Linux offers an unsurpassed breadth of open source small utilities that perform functions ranging from the mundane to the wonderful.
You often hear that disk space is cheap and plentiful. And it’s true that a 4TB mechanical hard disk drive currently retails for around 90 dollars. But like many users we have moved over to M.2 solid-state drives (SSD) and as our primary storage. SSD does functionally everything a hard drive does, but helps to make a computer feel more responsive. With a SSD, data is stored on interconnected flash memory chips that retain the data even when there’s no power present. SSDs are more expensive than mechanical hard drives in terms of dollar per gigabyte. And SSDs with high capacities are thin on the ground and expensive, so most users settle for lower capacity SSDs.
There’s lots of software that helps you find duplicate files. We covered the best programs in our Reclaiming Disk Space article. But many of the programs aren’t designed to find duplicate or near-duplicate images. Step forward Image Deduplicator.
Image Deduplicator is a Python package that simplifies the task of finding exact and near duplicates in an image collection. It uses a variety of algorithms to detect matches.
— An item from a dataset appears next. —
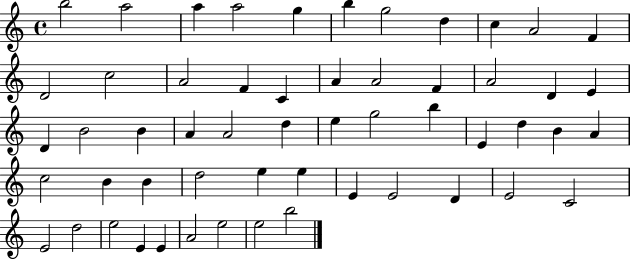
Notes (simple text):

B5/h A5/h A5/q A5/h G5/q B5/q G5/h D5/q C5/q A4/h F4/q D4/h C5/h A4/h F4/q C4/q A4/q A4/h F4/q A4/h D4/q E4/q D4/q B4/h B4/q A4/q A4/h D5/q E5/q G5/h B5/q E4/q D5/q B4/q A4/q C5/h B4/q B4/q D5/h E5/q E5/q E4/q E4/h D4/q E4/h C4/h E4/h D5/h E5/h E4/q E4/q A4/h E5/h E5/h B5/h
There are a few ways of installing this program. The project recommends installing the software using pip, a general-purpose package installer for both libraries and apps with no environment isolation. However, this may not be ideal depending on the distribution you are running. Instead, we recommend using pipx, which creates an isolated environment for each application and its associated packages. By default, pipx uses the same package index as pip.
Alternatively, you can install the software by cloning the project’s GitHub code repository, and install using the project’s setup.py script.
$ git clone https://github.com/idealo/imagededup.git
$ cd imagededup
$ pip install "cython>=0.29"
$ python setup.py install
Your distro may provide a convenient package. For example, for Arch-based distros, there’s a convenient package in the Arch User Repository.